Adaptations to deep breath-hold diving: respiratory and circulatory mechanics.

Respiration and circulation in diving mammals are characterized by interrelated adaptations of structure, function, and behavior that are incompletely described and understood. This speculative survey touches some of them. a) Arterial blood flow can be controlled by vasoconstriction not only in arterioles but also in large arteries. The latter physiology is not well known. b) Mechanisms that might regulate and limit nitrogen uptake are not clear, although Scholander's suggestion that airspaces become gas-free during deep dives is still accepted. c) Systemic arterial retes may be able to store oxygenated blood in some diving mammals.
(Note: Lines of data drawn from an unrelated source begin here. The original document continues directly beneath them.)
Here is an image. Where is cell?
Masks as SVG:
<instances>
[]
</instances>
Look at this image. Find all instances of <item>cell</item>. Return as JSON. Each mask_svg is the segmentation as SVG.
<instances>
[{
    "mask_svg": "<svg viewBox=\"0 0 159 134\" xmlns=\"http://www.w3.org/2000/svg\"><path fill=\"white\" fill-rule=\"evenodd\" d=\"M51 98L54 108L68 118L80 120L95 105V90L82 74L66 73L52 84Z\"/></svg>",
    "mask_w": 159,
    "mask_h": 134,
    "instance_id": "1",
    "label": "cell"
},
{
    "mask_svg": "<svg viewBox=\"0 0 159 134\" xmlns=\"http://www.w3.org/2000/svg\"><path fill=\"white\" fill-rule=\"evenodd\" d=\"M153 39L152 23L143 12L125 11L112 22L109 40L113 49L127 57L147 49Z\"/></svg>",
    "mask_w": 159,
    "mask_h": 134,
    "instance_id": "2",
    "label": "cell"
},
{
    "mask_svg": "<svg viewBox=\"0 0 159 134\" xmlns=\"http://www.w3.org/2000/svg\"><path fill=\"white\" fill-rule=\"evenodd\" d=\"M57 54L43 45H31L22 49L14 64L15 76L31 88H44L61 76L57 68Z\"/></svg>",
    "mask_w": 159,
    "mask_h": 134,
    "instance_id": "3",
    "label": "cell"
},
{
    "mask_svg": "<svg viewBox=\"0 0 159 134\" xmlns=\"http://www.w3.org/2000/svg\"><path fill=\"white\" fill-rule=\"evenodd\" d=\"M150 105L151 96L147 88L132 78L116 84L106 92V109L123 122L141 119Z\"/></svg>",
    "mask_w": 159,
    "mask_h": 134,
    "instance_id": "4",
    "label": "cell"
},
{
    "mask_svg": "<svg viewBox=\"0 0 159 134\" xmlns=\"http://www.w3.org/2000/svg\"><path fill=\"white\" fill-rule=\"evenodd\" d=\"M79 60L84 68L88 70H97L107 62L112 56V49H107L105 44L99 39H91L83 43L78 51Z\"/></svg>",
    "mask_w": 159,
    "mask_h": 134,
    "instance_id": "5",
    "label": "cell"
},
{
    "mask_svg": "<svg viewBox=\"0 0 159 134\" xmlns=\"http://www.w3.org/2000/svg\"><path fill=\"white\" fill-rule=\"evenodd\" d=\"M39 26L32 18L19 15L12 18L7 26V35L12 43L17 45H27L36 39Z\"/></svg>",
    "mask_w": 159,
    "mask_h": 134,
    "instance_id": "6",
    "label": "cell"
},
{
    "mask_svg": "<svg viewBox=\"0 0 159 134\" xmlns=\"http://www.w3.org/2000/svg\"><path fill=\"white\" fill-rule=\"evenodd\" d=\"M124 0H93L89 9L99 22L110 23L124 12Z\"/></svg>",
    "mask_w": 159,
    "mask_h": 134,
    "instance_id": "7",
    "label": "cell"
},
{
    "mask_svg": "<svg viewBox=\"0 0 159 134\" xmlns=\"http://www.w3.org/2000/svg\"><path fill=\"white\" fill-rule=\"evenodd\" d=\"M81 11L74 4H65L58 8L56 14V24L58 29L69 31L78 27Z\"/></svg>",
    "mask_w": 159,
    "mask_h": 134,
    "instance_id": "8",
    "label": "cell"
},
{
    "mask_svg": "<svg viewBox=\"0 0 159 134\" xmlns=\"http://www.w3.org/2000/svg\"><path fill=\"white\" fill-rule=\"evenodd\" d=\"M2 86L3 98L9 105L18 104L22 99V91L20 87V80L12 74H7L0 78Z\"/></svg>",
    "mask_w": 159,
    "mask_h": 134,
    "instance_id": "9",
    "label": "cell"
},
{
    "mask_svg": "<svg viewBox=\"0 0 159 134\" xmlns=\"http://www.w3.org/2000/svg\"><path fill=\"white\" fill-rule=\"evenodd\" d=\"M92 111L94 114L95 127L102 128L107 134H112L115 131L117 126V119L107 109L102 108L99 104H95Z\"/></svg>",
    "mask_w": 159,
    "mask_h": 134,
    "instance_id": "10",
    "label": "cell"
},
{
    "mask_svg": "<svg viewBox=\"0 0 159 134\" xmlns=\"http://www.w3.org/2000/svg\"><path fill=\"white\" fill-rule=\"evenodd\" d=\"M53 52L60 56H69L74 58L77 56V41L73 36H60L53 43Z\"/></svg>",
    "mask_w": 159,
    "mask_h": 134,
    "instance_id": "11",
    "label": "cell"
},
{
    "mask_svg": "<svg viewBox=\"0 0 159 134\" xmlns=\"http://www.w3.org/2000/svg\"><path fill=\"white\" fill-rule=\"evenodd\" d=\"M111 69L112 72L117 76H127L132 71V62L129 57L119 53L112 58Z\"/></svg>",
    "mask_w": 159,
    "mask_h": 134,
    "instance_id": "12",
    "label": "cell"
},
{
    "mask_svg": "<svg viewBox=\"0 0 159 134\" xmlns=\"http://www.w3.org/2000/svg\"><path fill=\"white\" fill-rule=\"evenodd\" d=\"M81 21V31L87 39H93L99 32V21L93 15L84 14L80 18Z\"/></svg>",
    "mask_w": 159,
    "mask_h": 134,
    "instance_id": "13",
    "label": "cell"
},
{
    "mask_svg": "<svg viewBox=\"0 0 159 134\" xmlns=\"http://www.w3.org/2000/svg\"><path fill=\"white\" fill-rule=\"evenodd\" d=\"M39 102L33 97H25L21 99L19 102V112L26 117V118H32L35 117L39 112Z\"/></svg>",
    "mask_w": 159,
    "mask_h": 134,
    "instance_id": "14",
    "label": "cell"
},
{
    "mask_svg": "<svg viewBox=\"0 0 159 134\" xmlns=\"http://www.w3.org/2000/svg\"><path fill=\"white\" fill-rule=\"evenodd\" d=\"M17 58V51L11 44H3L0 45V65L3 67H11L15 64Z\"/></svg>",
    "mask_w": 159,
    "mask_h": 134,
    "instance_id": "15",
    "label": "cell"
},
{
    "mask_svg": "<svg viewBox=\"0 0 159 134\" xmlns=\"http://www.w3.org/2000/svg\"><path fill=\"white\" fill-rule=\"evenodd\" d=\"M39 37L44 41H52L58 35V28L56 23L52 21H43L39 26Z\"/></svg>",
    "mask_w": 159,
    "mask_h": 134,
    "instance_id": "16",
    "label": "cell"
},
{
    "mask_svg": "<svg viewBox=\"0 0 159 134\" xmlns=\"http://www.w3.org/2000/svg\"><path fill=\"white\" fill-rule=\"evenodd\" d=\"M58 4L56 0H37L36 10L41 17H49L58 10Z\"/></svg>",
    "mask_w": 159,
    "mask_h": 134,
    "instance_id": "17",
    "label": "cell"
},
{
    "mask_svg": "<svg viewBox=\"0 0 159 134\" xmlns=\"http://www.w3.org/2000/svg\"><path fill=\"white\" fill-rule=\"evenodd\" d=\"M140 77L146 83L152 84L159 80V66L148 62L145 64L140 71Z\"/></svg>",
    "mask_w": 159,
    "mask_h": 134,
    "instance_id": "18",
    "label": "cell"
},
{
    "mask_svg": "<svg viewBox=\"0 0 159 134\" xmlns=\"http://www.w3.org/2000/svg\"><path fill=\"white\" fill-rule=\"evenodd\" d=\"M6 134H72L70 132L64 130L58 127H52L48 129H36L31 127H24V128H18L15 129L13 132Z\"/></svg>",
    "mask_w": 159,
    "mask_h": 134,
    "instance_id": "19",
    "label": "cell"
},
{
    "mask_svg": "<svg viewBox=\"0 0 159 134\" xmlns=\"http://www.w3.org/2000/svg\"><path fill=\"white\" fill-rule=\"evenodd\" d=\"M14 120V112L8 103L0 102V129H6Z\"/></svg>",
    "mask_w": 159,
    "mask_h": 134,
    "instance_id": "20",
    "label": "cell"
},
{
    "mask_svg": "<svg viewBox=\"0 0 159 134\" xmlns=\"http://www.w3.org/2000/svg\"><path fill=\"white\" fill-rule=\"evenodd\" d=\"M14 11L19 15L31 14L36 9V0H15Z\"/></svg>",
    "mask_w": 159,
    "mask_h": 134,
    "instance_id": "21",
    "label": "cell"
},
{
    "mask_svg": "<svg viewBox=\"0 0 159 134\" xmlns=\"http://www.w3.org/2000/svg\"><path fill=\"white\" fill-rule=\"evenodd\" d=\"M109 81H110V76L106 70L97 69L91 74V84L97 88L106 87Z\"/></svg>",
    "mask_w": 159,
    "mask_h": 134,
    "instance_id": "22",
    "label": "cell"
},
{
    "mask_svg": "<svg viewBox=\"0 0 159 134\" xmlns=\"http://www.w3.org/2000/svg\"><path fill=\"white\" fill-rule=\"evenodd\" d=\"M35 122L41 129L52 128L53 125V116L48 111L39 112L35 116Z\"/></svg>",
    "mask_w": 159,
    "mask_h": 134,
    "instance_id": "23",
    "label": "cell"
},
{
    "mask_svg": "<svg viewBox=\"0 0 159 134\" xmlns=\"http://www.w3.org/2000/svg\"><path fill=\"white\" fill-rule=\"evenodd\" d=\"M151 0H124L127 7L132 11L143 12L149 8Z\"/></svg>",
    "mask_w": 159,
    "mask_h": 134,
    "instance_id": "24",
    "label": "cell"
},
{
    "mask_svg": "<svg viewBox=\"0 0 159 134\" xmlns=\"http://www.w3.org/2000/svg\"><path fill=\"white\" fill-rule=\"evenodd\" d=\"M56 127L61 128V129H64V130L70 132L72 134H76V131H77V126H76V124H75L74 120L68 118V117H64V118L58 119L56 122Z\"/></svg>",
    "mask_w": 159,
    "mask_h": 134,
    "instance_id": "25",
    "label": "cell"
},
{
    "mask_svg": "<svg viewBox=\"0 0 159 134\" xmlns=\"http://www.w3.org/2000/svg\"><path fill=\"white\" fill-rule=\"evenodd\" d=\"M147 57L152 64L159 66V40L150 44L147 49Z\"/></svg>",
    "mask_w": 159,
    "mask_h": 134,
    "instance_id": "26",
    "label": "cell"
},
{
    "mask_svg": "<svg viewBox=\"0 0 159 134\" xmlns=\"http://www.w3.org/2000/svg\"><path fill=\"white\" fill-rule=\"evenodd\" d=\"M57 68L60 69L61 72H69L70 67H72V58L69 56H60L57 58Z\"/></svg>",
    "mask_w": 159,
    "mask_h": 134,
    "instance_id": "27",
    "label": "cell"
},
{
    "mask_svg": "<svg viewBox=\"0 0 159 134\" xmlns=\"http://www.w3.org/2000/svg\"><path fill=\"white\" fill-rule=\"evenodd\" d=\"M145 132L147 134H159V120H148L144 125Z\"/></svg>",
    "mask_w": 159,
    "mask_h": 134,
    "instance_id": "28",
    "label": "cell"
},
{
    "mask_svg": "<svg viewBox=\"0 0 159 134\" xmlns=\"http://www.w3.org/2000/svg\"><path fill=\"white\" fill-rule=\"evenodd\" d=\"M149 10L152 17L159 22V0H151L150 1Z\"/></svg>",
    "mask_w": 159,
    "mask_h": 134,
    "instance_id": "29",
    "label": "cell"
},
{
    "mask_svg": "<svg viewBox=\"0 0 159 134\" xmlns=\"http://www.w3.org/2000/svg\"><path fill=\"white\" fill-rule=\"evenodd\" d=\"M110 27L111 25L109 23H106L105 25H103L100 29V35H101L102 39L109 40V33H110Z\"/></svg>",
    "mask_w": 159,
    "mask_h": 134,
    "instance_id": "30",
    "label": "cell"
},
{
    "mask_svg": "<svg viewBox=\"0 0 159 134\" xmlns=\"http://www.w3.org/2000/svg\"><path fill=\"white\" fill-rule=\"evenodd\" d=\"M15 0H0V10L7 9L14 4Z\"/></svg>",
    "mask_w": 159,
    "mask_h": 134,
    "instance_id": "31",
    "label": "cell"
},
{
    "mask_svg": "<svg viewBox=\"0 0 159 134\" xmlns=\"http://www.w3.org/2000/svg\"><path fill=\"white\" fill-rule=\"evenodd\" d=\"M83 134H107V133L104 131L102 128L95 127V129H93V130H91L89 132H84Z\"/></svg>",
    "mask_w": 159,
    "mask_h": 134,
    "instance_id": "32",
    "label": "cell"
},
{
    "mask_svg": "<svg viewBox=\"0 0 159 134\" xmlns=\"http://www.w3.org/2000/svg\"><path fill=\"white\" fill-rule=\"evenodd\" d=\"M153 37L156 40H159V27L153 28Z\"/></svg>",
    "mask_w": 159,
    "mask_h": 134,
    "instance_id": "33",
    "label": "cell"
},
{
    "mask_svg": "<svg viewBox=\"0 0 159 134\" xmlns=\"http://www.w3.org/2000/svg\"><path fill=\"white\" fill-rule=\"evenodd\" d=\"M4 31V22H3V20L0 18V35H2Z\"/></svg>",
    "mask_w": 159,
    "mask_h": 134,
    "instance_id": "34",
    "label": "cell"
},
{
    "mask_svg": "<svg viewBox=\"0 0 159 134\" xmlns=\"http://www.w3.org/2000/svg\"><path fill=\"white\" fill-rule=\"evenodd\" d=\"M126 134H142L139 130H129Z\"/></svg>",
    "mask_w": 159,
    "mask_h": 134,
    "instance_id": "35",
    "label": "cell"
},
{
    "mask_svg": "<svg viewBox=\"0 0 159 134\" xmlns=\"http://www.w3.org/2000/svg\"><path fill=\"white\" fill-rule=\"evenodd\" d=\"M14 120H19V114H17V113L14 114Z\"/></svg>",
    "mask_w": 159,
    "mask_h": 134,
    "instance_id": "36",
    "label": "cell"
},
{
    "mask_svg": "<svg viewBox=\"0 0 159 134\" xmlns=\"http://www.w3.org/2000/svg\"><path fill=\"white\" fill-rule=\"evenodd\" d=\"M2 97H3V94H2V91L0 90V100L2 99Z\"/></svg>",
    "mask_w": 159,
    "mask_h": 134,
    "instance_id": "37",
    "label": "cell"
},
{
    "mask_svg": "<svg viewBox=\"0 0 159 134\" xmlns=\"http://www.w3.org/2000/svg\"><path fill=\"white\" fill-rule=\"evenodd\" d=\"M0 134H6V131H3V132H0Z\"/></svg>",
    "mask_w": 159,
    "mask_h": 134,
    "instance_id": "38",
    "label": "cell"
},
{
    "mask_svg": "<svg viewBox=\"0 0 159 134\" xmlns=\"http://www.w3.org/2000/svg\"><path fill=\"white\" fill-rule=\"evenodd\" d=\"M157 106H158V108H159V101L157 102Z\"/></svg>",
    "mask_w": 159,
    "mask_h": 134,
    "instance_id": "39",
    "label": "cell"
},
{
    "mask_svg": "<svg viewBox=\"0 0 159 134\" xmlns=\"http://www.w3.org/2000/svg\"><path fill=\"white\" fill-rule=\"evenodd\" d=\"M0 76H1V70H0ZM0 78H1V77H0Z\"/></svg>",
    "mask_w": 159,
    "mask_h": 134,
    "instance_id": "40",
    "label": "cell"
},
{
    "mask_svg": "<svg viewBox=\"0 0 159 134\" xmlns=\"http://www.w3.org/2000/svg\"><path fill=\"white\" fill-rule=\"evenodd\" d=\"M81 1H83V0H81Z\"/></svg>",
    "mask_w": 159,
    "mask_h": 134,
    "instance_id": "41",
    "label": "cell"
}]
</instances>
If so, O2 in the lung might be "skimmed off" early in a dive, leaving the N2 behind. d) Variable clusters of interdependent adaptations in diving mammals include compliant chest walls that avoid thoracic squeeze; inspiratory breath holds that maintain high lung volumes; large tidal volumes that nearly empty the lung at end-expiration (so there is near-complete turnover of lung gas with each breath); airways that are "armored" by cartilage rings all the way out to the airspaces (so that they do not close and trap gas in the lung and do permit high expiratory flow rates even at very low lung volumes); submucosal vascular retes that may prevent airway squeeze; a puzzling difference in the cross-sectional areas of trachea and bony nares; and very large lungs in shallow divers (sea otters). Study of mammalian adaptations to deep diving promises to illuminate basic issues in physiology.